Director: Sheldon Candis
Starring: Common, Michael Rainey Jr., Danny Glover, Dennis Haysbert, Charles S. Dutton
Don’t let the title, LUV, fool you. This is a stripped-down drama about greed, payback, and at certain turns, respect. Now that all sounds lovely (pun intended), but the filmmakers forgot to show some substantial love (pun still intended) to the filmmaking mechanics. And by neglecting the mechanics, none of those themes fully come through.
It’s essentially a 94 minute acting reel for the star, Common (though some acting reels – comprised of random clips from an assortment of movies/TV shows – tell a better story than this). And the guy is awesome in it, as he goes through an array of emotions. Problem is that the script/story is fragmented and simply amounts to a montage of scenes that have no real rhyme or reason.
This clichéd tale about a man with a jaded past, who returns home after prison and attempts to start anew, can’t because the past still haunts him. Everything is so generic as you see Common make an effort to do something legit but ends up having/wanting to call on shady people from his past (Played by Danny Glover, Dennis Haysbert, and Charles S. Dutton) to earn some cash. The only difference added in is that Common is saddled with his 11 year-old streetwise nephew, Michael Rainey Jr., to whom he is trying to show what it takes to be a man in the world via Common’s skewed eyes.

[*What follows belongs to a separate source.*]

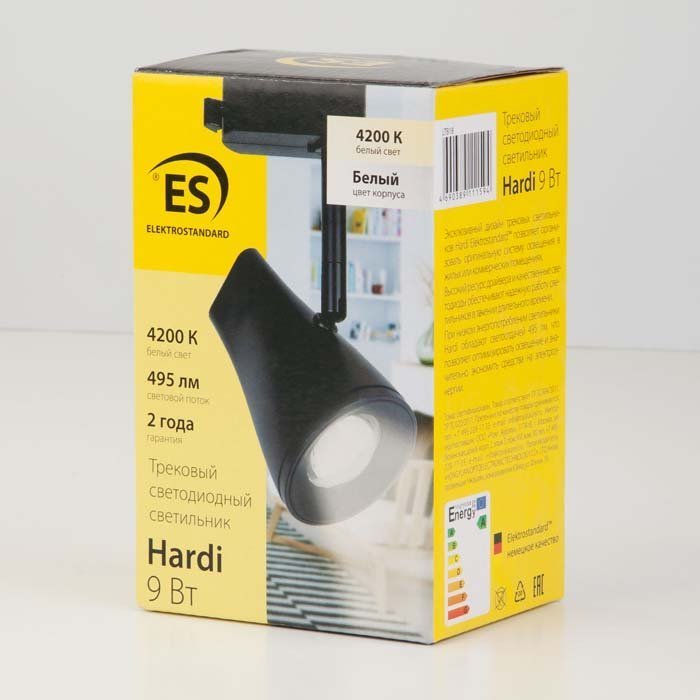 Светильники Hardi Черный 9W 4200K (LTB18) однофазный фабрики Elektrostandard фото# 11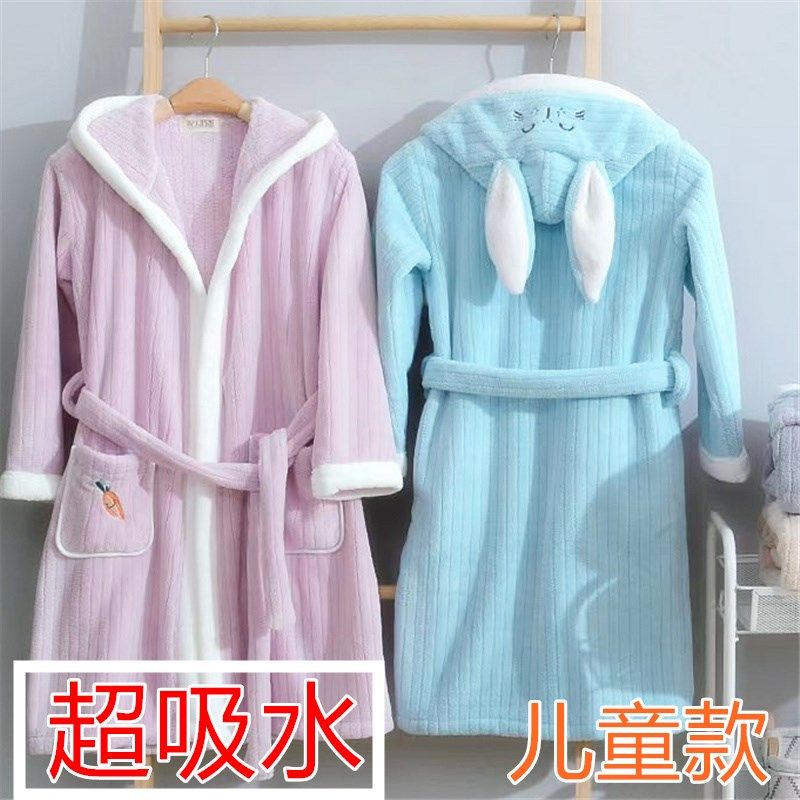 浴袍儿童浴衣女童男童宝宝卡通连帽带帽睡袍比纯棉柔软吸水不掉毛,婴童用品,浴袍,淘宝优惠券,粉丝福利购,淘宝优惠卷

And let’s just say one might see better parenting lessons on Jerry Springer.
His young partner-in-crime shows some solid talent, too, but again, the delivery is so jagged that none of it matters save for one or two provocative scenes that happen in the latter stages of this 24-hour tale. If there’s any lesson one can take out of it, your past will always catch up with you. Yet that’s the only thing the film gets across (barely). The rest is just a series of scenes that fail to tell an engaging story. And it’s as simple, and flawed, as that.

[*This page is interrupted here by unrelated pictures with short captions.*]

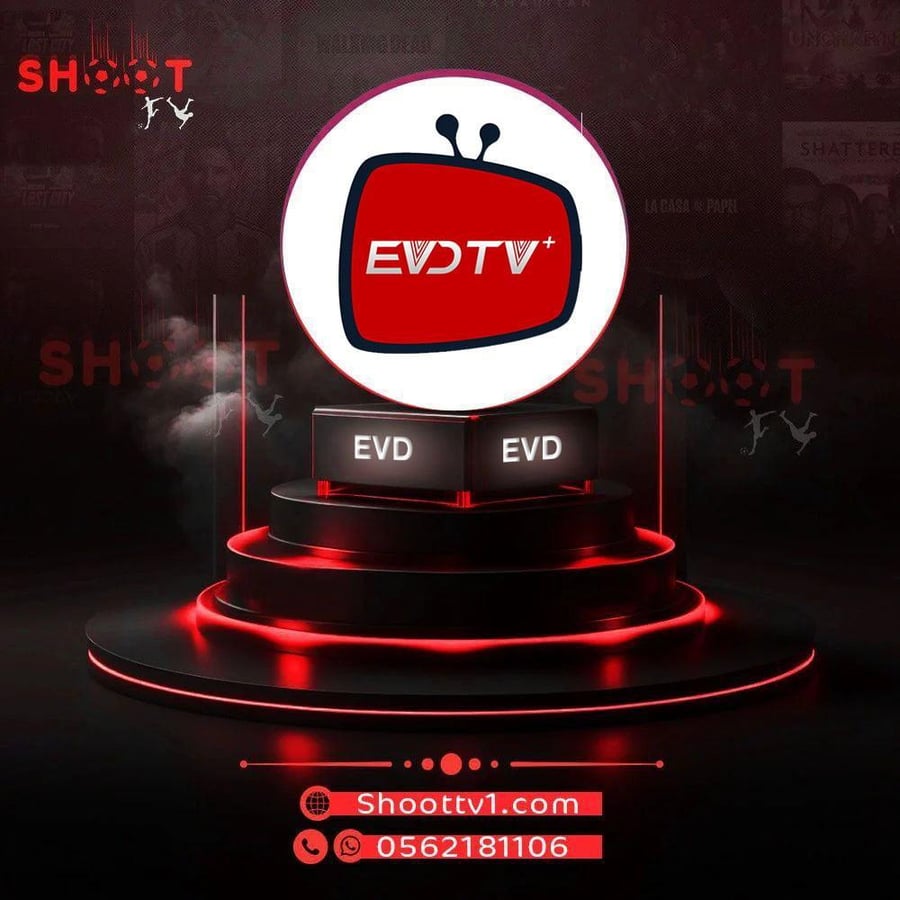 EVD العادي (سنة)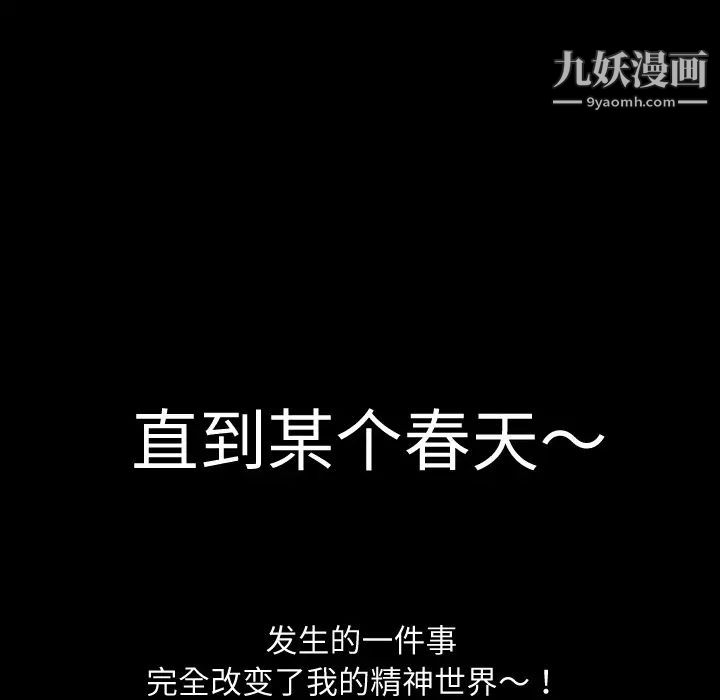 超乎想像 - 第1话6.jpg,超乎想像 - 第1话6,超乎想像 - 第1话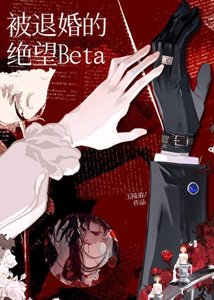《被退婚的绝望Beta》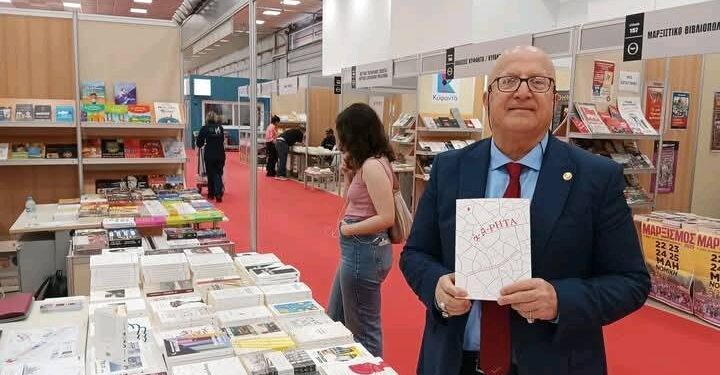 Η Today Press και ο Κωνσταντίνος Μπούρας βρέθηκαν στην 21η Έκθεση Βιβλίου της Θεσσαλονίκης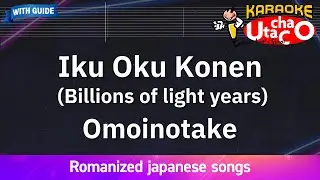 Iku Oku Konen (Billions of light years) – omoinotake (Romaji Karaoke with guide)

Overall, LUV has a game cast and showcases the range of Common, who is well on his way to a fine, and possibly lauded, acting career. Not sure the same can be said for director and co-writer Sheldon Candis though; for his handling of this feature-length product (just his 2nd by the way) suggests he needs to sharpen his education (or raise more money for a production budget) in order to have a future at the helm (director’s chair).